The company’s emissions rose 8.8 per cent in 2023 to 432.8mn tonnes of CO₂ equivalent compared with the previous year, a reverse in the downward trend of recent years.
Glencore said in its annual report on Wednesday that it was still “on track” to meet its emissions target for a 15 per cent reduction on 2019 levels by the end of 2026 and more ambitious targets beyond that date. It is currently ahead of its first target, having cut total emissions by 21.8 per cent, it said.
The FTSE-listed company has had a fierce debate with shareholders about climate strategy, with executives arguing it is better to retain and responsibly run down fossil fuel assets rather than sell them to other operators.
Five of its coal mines have already been shut since 2019 and it will close at least seven more by 2035. It has committed to buying or building no new coal mines but does plan to expand production at existing mines.
Glencore has long insisted it needs to be able to respond to market conditions and other factors, in addition to meeting climate targets.
On Wednesday, it also published a new 2030 target — to cut CO₂ emissions by 25 per cent from 2019 levels — with the intention of giving shareholders more information about how it will reach its target of a 50 per cent cut by 2035.
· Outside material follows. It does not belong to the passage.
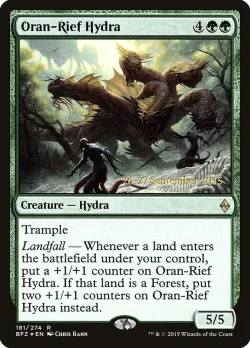 Oran-Rief Hydra 「PBFZ/181s」「EN」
The majority of Glencore’s emissions are classed as “Scope 3” — arising from its customers’ use of commodities such as coal, oil and natural gas that it produces and trades. All of Glencore’s climate targets include Scope 3 emissions.
One major factor in the rise in CO₂ emissions last year was the reopening of the Astron Energy Refinery in Cape Town, South Africa’s third-largest crude oil refinery, which had closed after an explosion in 2020 that killed two people.
Another factor was higher coal output, to meet global demand after Russia’s invasion of Ukraine pushed up gas prices.
Glencore has promised to spin off its coal business as a standalone company within 24 months of the closing of a $6.9bn deal it made in November to buy the coal division of Canada’s Teck Resources.
The company does not plan to include Teck’s mines in its current baseline emissions and decarbonisation targets but said its plan to reduce coal output to meet its net zero emissions target by 2050 would remain intact in the event of the spin-off, “subject to a supportive policy environment”.
The report also showed that Glencore chief executive Gary Nagle was paid $5.8mn last year, compared with $6mn a year earlier.